Soutenance - Institut de Biologie Structurale

Soutenance
THESE
Mercredi 18 janvier 2017 à 14h
Salle des séminaires
Institut de biologie structurale - 71 avenue des Martyrs CS 10090 38044 Grenoble Cedex 9 - T.+33 (0)4 57 42 85 00
www.ibs.fr
par Vilius Kurauskas
Institut de Biologie Structurale
Groupe de de RMN biomoléculaire
The function of a membrane protein:
studies of structure and dynamics by NMR
Thèse de Doctorat de l’Université de Grenoble
The use of detergents is often unavoidable in the structural studies of membrane proteins. Dodecylphosphocholine (DPC) is one of the most commonly used detergents for such studies in solution state
NMR spectroscopy. The effect of detergent on structure and dynamics remains an important and poorly
understood question. In this study we have investigated millisecond dynamics, substrate binding and
structural features of three different yeast proteins from mitochondrial carrier family (GGC1, ORC1 and
AAC3) in DPC micelles. We have detected millisecond dynamics, which are asymmetrically distributed
across the structure. Contrary to previous claims, we show that these dynamics are unrelated to function,
as they are not affected by the substitutions which abolish mitochondrial carrier transport in proteoliposomes. Furthermore, we could show that the very well-defined substrate specificity of these proteins in
membranes is abolished when they are reconstituted in DPC, questioning their functionality. Structural
investigations have revealed that both tertiary and secondary structures of these carriers are perturbed
in DPC micelles, with some TM helices showing substantial solvent exposure. We have concluded from
these observations that DPC detergent strongly perturbs these, and likely other mitochondrial carriers by
rendering them very flexible. Our findings point to a possibly general effect of this detergent on membrane
proteins, as we discuss with examples of previously studied membrane proteins.
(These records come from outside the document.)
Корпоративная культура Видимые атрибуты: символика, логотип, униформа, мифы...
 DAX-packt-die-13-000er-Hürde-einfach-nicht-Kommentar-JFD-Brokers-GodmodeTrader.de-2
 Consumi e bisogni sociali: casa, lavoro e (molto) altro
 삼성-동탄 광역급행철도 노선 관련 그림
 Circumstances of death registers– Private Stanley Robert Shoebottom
In the second part we have addressed a fundamental question of protein dynamics: how do proteins move
inside crystals? We have investigated μs dynamics in a crystalline ubiquitin to gain the insight on the impact of the crystalline lattice on such motions, using solid-state NMR and μs long MD simulations of explicit
crystal arrangements. Interestingly a local dynamic exchange process on a μs time scale is still present
in crystals. However, by comparing different crystal forms we establish that the thermodynamics of the
exchanging states and their interconversion rate constants are significantly altered by the crystal contacts.
Furthermore, we detect overall ”rocking” motion of molecules in the crystal, occurring on a tens-of-μs time
scale, and provide evidence that overall and local motion are coupled. We discuss the implications of μs
dynamics on the data quality in X-ray diffraction experiments.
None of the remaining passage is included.